Rio de Janeiro, 19 de Março de 2026

Piloto que levou R$ 1,7 milhão é funcionário do governo petista de MS

Segunda, 13 de Novembro de 2006 às 20:02, por: CdB

O piloto escalado para transportar os R$ 1,7 milhão de São Paulo para Cuiabá, parte do dinheiro destinado ao pagamento do chamado "dossiê tucano", Tito Lívio Ferreira da Silva Júnior, é funcionário do governo petista no Mato Grosso do Sul. A confirmação foi feita nesta segunda-feira, pelo Diário Oficial em portaria, transferindo o piloto, lotado na Agesul (Agência Estadual de Empreendimentos de Mato Grosso do Sul), para a Assembléia Legislativa, ganhando mais de R$ 4 mil/mês "com ônus para a origem", ou seja, continuará recebendo pela Agesul.

Essa informação não consta do depoimento que prestou ao delegado Diógenes Curado, em Campo Grande, na Superintendência da Polícia Federal. Na ocasião, Tito disse apenas ter prestado serviço ao Governo do Estado, até a gestão do governador Wilson Barbosa Martins (PMDB), entre 1995 e 1998. Ele afirmou ser filiado ao PSDB e que caso soubesse que transportaria membros do PT, não aceitaria o trabalho.
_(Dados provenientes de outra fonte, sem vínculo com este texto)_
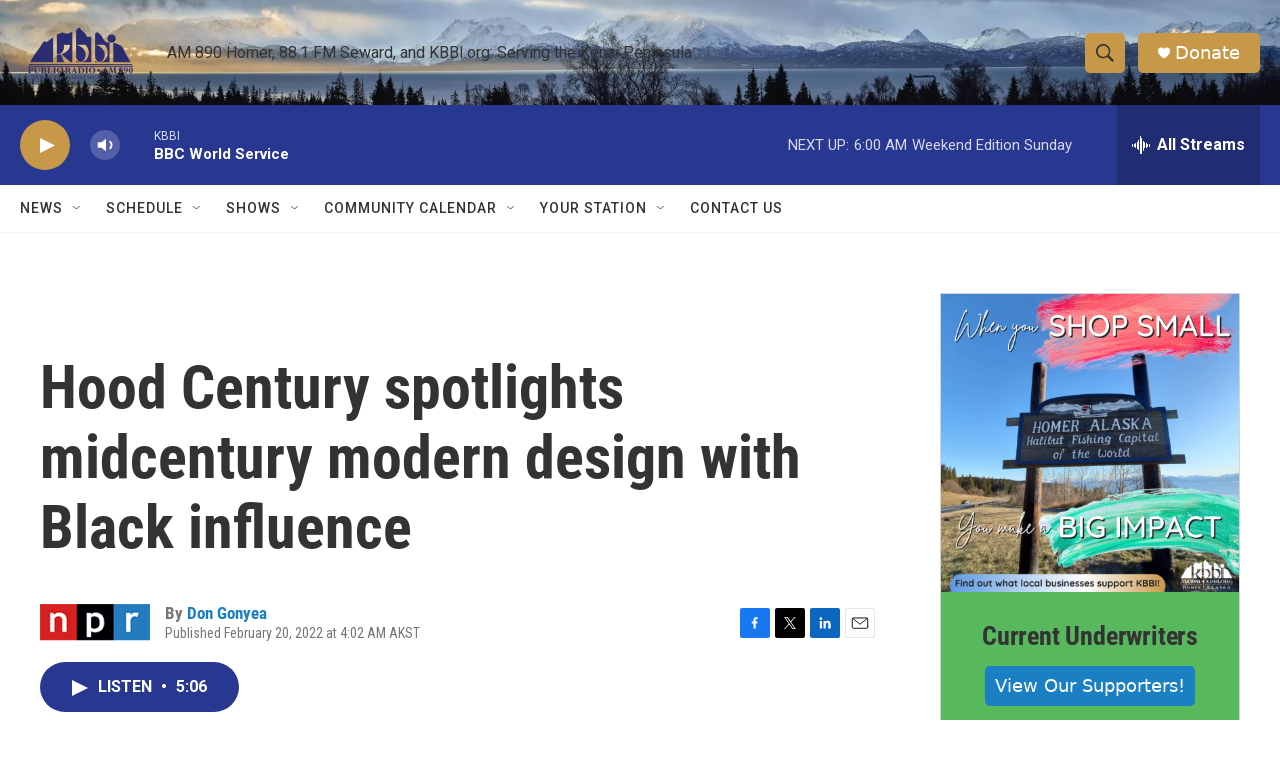

--- FILE ---
content_type: text/html; charset=utf-8
request_url: https://www.google.com/recaptcha/api2/aframe
body_size: 268
content:
<!DOCTYPE HTML><html><head><meta http-equiv="content-type" content="text/html; charset=UTF-8"></head><body><script nonce="x5qBUzu-r8lebh3G4MqTLA">/** Anti-fraud and anti-abuse applications only. See google.com/recaptcha */ try{var clients={'sodar':'https://pagead2.googlesyndication.com/pagead/sodar?'};window.addEventListener("message",function(a){try{if(a.source===window.parent){var b=JSON.parse(a.data);var c=clients[b['id']];if(c){var d=document.createElement('img');d.src=c+b['params']+'&rc='+(localStorage.getItem("rc::a")?sessionStorage.getItem("rc::b"):"");window.document.body.appendChild(d);sessionStorage.setItem("rc::e",parseInt(sessionStorage.getItem("rc::e")||0)+1);localStorage.setItem("rc::h",'1769349025714');}}}catch(b){}});window.parent.postMessage("_grecaptcha_ready", "*");}catch(b){}</script></body></html>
- É o funcionário fantasma mais antigo do governo estadual -, observou José Orcírio Miranda dos Santos, o Zeca do PT.

A Secretaria Estadual de Administração, não pode fornecer nesta segunda informações segura sobre a forma de contratação de Tito Júnior, se através de concurso público ou uma outra forma. O delegado Curado apurou que Tito é funcionário da MS Táxi Aéreo, propriedade de Arlindo Dias Barbosa, dono também a Air Jet Táxi Aéreo, que transportaria os R$ 1,7 milhão, para Cuiabá.

Entre os vários fretes contratados por políticos na última campanha eleitoral, com aviões pilotados por Tito Júnior, conforme registro da Justiça Eleitoral, a MS Táxi Aéreo recebeu R$ 4.230 do deputado federal eleito e presidente do PSDB/MS, Waldir Neves. Desde o Governo Wilson Barbosa Martins, não existe avião próprio do MS, em 1996, o setor foi terceirizado. A Assembléia Legislativa também não possui aeronave.